## Text excerpt
Emma Simmonds, pupil of Jan Shenton at Loughborough University, tells Textilesnaturales of her weave, design and production experience during her internship year

OLYMPUS DIGITAL CAMERA Emma Simmonds 600 pix plus eng textEmma Simmonds, second-year textile student at Loughborough University, and pupil of Jan Shenton (author of the new book on weave design) tells us about her weave degree course and her work experience placements, including in north Spain with Anna Champeney Estudio Textil.

You´re actually studying weave as a university degree at Loughborough.  Can you tell us, in a nutshell, what the course consists of.  What do you think a degree gives you that unofficial learning doesn´t?

The course I am studying is Textiles: Innovation and Design and is run over three years. The first is an introduction into the three possible specialisms. It is also a chance to practice drawing, design and colour skills.

Our second year is spent learning and practicing our chosen specialism, which could be print, weave or multimedia.

I have taken the woven textile route, and in this year I learnt the entire process of weaving, from drafting, dying and setting up a loom through to weaving and finishing fabrics. We are given the chance to experiment with multiple warps of different threading structures and various yarn types.

After the second year we have the option of taking a year out on industrial placement before returning to university to complete the final year. In this last year we will get the chance to work more independently allowing us to mature our techniques and develop our individual styles.  I think one of the benefits of doing a degree course is that it gives you the chance to spend an intense 3 years improving and learning with no boundaries.

You are completely free to develop as an artist and craftsman, giving you time and encouragement that you wouldn’t receive in industry.  It’s great to have so many facilities and highly competent tutors at your disposal and is amazing to work beside so many other creative individuals.

If I understand correctly you didn´t decide to specialise in weave until the second year.  Why did you decide on weave as opposed to knit or print?

I chose weave because I love the thought of creating a fabric from scratch.  As the designer you are in control of every element, from the weight and density of a fabric to its colour, pattern and design. I love all the processes from beginning to end and find it really rewarding when I see the final result.  I enjoy the vast possibilities of weave and am fascinated about how much there is to learn about it.

I have found it really exciting and interesting to be learning a skill that is so traditional and so fundamental to different cultures and societies.

You have spent the whole year doing work experience placements.  Can you tell us about these and what you think you gained from the experiences?

My placement year has consisted of seven different internships and each one has given me a different and invaluable view of industry and helped my development as a designer. I have worked mainly with woven textile companies but have also had the chance to explore embroidery and theatre too.  I have worked with hand weavers, designers and textile mills; each one has given me the opportunity to look at woven textiles from new angle and has led me to begin to think where I fit into it.  It has been great to work with people that have set up their own companies.

## Data supplied

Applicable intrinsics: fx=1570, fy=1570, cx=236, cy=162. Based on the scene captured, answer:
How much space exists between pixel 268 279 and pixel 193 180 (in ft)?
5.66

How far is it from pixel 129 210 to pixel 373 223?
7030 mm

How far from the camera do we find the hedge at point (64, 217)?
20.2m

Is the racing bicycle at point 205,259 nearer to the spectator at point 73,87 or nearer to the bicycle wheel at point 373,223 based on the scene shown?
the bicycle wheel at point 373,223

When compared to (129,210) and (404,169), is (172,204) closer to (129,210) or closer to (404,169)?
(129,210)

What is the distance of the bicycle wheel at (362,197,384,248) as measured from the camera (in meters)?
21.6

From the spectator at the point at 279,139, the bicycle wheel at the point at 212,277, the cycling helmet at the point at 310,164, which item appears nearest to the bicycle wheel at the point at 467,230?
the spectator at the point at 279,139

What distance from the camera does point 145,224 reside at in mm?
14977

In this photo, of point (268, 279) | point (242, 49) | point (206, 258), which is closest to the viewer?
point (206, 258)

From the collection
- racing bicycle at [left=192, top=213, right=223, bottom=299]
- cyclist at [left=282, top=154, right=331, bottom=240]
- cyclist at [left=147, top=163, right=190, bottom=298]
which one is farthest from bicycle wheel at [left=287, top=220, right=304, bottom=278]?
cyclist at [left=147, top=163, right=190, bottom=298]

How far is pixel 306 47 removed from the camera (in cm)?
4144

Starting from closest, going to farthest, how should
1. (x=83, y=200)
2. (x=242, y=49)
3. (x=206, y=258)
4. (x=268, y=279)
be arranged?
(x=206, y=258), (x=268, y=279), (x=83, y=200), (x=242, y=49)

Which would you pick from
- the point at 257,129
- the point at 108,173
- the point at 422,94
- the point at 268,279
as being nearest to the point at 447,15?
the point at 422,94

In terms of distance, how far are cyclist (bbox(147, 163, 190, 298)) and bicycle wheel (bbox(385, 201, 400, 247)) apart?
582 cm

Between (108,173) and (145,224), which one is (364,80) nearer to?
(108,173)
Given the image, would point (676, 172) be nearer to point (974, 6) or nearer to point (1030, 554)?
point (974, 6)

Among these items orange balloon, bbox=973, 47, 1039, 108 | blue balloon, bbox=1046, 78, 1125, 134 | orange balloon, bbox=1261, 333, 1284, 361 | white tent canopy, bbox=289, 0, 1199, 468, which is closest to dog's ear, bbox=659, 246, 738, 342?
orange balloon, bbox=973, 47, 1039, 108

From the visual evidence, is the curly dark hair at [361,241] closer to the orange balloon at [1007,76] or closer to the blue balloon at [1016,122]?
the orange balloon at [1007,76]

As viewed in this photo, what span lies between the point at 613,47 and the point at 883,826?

## Job 1
Answer these questions from the weaving student interview, one line each:
(a) How many years does the Textiles: Innovation and Design course run?
(b) Which three specialisms can be chosen in the second year?
(c) How many internships made up the placement year?
## Job 2
Put this sentence from the weaving student interview into Spanish: "I chose weave because I love the thought of creating a fabric from scratch."

## Correct result 1
(a) Three years.
(b) Print, weave or multimedia.
(c) Seven.

## Correct result 2
Elegí el tejido porque me encanta la idea de crear una tela desde cero.